> **Work instructions**: Extend the piece below on why the clean tech boom went bust, starting right after its final sentence.

> **Text segment**:
Wired: Why the Clean Tech Boom Went Bust

Russ Steele

Juliet Eilperin has written a long a detailed article on why the clean technology bubble has burst HERE.

Here is couple of the money quotes from the article:

 In 2005, VC investment in clean tech measured in the hundreds of millions of dollars. The following year, it ballooned to $1.75 billion, according to the National Venture Capital Association. By 2008, the year after Doerr’s speech, it had leaped to $4.1 billion. And the federal government followed. Through a mix of loans, subsidies, and tax breaks, it directed roughly $44.5 billion into the sector between late 2009 and late 2011. Avarice, altruism, and policy had aligned to fuel a spectacular boom.

Anyone who has heard the name Solyndra knows how this all panned out. Due to a confluence of factors—including fluctuating silicon prices, newly cheap natural gas, the 2008 financial crisis, China’s ascendant solar industry, and certain technological realities—the clean-tech bubble has burst, leaving us with a traditional energy infrastructure still overwhelmingly reliant on fossil fuels. The fallout has hit almost every niche in the clean-tech sector—wind, biofuels, electric cars, and fuel cells—but none more dramatically than solar.

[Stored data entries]
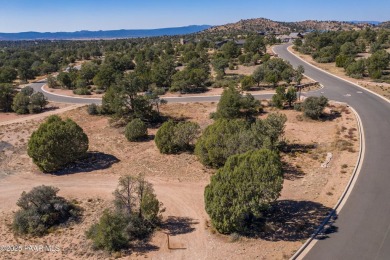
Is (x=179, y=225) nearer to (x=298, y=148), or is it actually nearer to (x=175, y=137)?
(x=175, y=137)

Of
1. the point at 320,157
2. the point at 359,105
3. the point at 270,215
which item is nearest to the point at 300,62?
the point at 359,105

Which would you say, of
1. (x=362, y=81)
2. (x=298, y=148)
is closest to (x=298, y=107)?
(x=298, y=148)

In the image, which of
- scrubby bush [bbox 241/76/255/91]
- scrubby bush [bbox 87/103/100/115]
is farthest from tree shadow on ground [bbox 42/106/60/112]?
scrubby bush [bbox 241/76/255/91]

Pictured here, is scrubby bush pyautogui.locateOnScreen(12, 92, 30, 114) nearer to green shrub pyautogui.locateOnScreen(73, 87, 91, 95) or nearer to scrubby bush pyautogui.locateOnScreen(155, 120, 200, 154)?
green shrub pyautogui.locateOnScreen(73, 87, 91, 95)

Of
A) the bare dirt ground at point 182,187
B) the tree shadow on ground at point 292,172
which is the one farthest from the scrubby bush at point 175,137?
the tree shadow on ground at point 292,172

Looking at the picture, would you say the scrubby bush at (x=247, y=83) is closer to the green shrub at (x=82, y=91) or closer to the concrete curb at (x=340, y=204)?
the concrete curb at (x=340, y=204)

> **Written answer**:
Perhaps the biggest force working against not just Solyndra but clean energy in general is this: Because natural gas has gotten so cheap, there is no longer a financial incentive to go with renewables. Technical advances in natural gas extraction from shale—including the controversial practice of hydraulic fracturing, or fracking—have opened up reserves so massive that the US has surpassed Russia as the world’s largest natural gas supplier.

The price of natural gas peaked at nearly $13 per thousand cubic feet in 2008. It now stands at around $3. A decade ago, shale gas accounted for less than 2 percent of America’s natural gas supply; it is now approaching one-third, and industry officials predict that the total reserves will last a century. Because 24 percent of electricity comes from power plants that run on natural gas, that has helped keep costs down to just 10 cents per kilowatt-hour—and from a source that creates only half the CO2 pollution of coal. Put all that together and you’ve undone some of the financial models that say it makes sense to shift to wind and solar. And in a time of economic uncertainty, the relatively modest carbon footprint of natural gas gets close enough on the environmental front for a lot of people to feel just fine turning up the air-conditioning.

The most insightful part of the article are these reality checks by Rachel Swaby.

Power Struggles

For each unique green-tech sector, a unique set of challenges.—Rachel Swaby


Promise: Enough sunlight hits Earth in one hour to power the world for a year. In 2010, the solar industry predicted that as many as 500,000 people would be directly or indirectly employed in the US solar sector by 2016.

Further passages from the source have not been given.